◆ **DO THIS**:
Reproduce, character for character, the entries between the line containing "Of the tiled" and the line containing "x2=200, y2=530 →", both of those lines included.

◆ **MATERIAL SHOWN**:

○ ○ ○

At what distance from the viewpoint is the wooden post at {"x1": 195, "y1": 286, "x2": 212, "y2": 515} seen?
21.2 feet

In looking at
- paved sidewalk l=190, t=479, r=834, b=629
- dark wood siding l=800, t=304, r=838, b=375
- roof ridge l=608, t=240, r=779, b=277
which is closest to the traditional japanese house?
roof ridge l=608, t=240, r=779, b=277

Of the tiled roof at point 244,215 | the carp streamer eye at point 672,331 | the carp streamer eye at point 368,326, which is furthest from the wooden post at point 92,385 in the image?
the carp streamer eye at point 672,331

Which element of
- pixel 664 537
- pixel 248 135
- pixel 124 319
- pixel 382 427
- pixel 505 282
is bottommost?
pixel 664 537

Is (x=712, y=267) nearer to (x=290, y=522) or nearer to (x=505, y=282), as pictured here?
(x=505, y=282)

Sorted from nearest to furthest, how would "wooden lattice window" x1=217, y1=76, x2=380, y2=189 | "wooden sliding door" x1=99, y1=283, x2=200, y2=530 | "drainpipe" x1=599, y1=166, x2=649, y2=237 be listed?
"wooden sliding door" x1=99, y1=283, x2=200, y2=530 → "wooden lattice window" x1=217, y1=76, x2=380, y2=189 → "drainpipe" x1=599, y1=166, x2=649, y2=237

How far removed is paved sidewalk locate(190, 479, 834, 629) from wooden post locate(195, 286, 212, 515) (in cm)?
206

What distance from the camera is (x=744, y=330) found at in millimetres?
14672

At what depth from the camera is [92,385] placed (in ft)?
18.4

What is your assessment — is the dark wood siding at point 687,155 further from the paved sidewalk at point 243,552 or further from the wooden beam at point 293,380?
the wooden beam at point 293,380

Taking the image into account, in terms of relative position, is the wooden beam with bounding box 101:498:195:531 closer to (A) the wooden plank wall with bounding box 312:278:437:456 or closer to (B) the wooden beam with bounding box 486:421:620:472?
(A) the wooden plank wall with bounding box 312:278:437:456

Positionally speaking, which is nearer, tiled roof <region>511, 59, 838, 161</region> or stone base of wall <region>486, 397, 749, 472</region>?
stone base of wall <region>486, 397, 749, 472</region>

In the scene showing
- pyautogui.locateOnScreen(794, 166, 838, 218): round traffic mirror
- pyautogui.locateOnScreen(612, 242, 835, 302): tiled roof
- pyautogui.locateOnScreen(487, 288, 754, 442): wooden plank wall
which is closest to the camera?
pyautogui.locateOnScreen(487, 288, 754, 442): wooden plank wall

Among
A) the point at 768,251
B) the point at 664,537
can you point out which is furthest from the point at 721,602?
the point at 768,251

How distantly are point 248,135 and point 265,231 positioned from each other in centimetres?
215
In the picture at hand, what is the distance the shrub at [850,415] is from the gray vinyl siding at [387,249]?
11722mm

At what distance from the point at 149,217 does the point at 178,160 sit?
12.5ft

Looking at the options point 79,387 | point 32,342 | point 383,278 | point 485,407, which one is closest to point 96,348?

○ ○ ○

◆ **COMPLETED EXERCISE**:
Of the tiled roof at point 244,215 | the carp streamer eye at point 672,331 | the carp streamer eye at point 368,326, which is furthest from the wooden post at point 92,385 in the image?
the carp streamer eye at point 672,331

Which element of
- pixel 664 537
- pixel 248 135
- pixel 124 319
- pixel 382 427
- pixel 505 282
is bottommost?
pixel 664 537

Is (x=712, y=267) nearer to (x=290, y=522) or nearer to (x=505, y=282), as pictured here?
(x=505, y=282)

Sorted from nearest to furthest, how would "wooden lattice window" x1=217, y1=76, x2=380, y2=189 | "wooden sliding door" x1=99, y1=283, x2=200, y2=530 | "drainpipe" x1=599, y1=166, x2=649, y2=237 be listed?
"wooden sliding door" x1=99, y1=283, x2=200, y2=530 → "wooden lattice window" x1=217, y1=76, x2=380, y2=189 → "drainpipe" x1=599, y1=166, x2=649, y2=237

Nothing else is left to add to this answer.